Per quanto riguarda il bere, è ovviamente sconsigliato l’alcool, ed in parte anche tè e caffè, mentre è buona norma bere molta acqua naturale durante tutto l’arco della giornata: la gestante non deve comunque sconvolgere le proprie abitudini, ma condurre una vita normale, magari meno frenetica, e cercare il più possibile di fare esercizi dolci e regolari, come camminare o nuotare. E, soprattutto, se non l’ha fatto prima, smettere di fumare (nota: L’Osservatorio Fumo, Alcool e Droga dell’Istituto Superiore di Sanità mette a disposizione il numero verde 800.554088 per problematiche legate al fenomeno del tabagismo, anche per donne in gravidanza).

Come cresce il bambino durante la sesta settimana di gravidanza

La lunghezza dell’embrione, in termine tecnico LVS (Lunghezza Vertice Sacro), oscilla, aumentando notevolmente, fra i 4 e i 6 mm, praticamente la grandezza di un piccolo seme. Le pulsazioni cardiache sono regolari, con una frequenza di 150 battiti al minuto, la circolazione sanguigna funziona già bene e la placenta comincia a formarsi come un vero e proprio organo.
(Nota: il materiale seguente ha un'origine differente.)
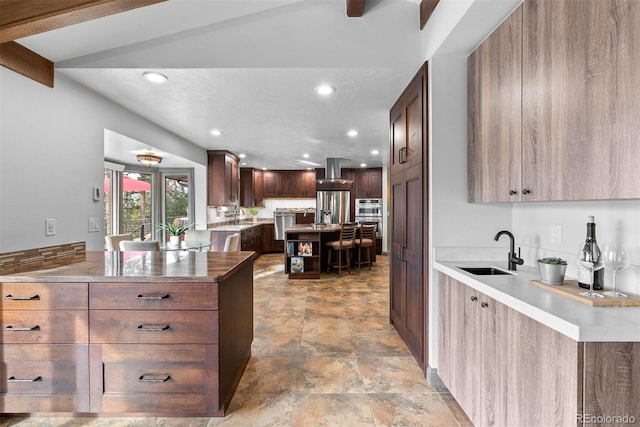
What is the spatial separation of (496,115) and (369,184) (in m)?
5.99

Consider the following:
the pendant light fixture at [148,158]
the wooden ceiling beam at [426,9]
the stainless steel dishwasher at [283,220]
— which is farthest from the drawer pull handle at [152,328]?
the stainless steel dishwasher at [283,220]

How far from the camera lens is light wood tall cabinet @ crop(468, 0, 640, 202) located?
1.06m

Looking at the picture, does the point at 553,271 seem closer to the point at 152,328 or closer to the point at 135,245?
the point at 152,328

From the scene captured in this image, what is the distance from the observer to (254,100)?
2992 millimetres

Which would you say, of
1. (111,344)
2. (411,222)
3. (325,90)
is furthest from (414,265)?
(111,344)

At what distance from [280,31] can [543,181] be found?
2.05 metres

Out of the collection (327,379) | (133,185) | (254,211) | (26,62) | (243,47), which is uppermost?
(243,47)

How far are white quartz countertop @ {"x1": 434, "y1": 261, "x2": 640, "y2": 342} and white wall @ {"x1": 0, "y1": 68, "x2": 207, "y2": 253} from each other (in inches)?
112

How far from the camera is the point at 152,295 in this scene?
66.9 inches

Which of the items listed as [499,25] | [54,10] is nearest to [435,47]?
[499,25]

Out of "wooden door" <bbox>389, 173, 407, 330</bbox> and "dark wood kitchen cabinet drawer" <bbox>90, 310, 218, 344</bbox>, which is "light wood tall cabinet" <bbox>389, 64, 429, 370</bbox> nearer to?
"wooden door" <bbox>389, 173, 407, 330</bbox>

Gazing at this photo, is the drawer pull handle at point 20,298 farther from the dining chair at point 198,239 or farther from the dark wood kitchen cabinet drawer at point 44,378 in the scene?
the dining chair at point 198,239

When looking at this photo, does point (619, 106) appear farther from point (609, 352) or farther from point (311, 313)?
point (311, 313)

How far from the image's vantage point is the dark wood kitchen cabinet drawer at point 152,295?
1.70 metres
Iniziano a prendere forma anche gli organi interni e gli arti, inferiori e superiori. Cominciano a distinguersi fegato, pancreas, polmoni e stomaco, anche se sono ancora troppo piccoli per poterli ben notare con gli attuali strumenti ecografi.
La testa, ripiegata in avanti, appare molto più grande rispetto al corpo, ed sul visino cominciano a svilupparsi i tratti ed i dettagli, come le orecchie, la bocca e la lingua, e gli occhi, pur se ancora microscopici e ricoperti da una sottile membrana che diventerà la palpebra. Le piccolissime
dita delle mani e dei piedi sono palmate, ma iniziano a delinearsi. Il feto ha tanto spazio ancora a disposizione nell’utero in cui sta crescendo, ed è ancora troppo piccolo per avvertirne i movimenti, pur se in una sola settimana ha addirittura raddoppiato le sue dimensioni, e continua ad essere ripiegato su se stesso.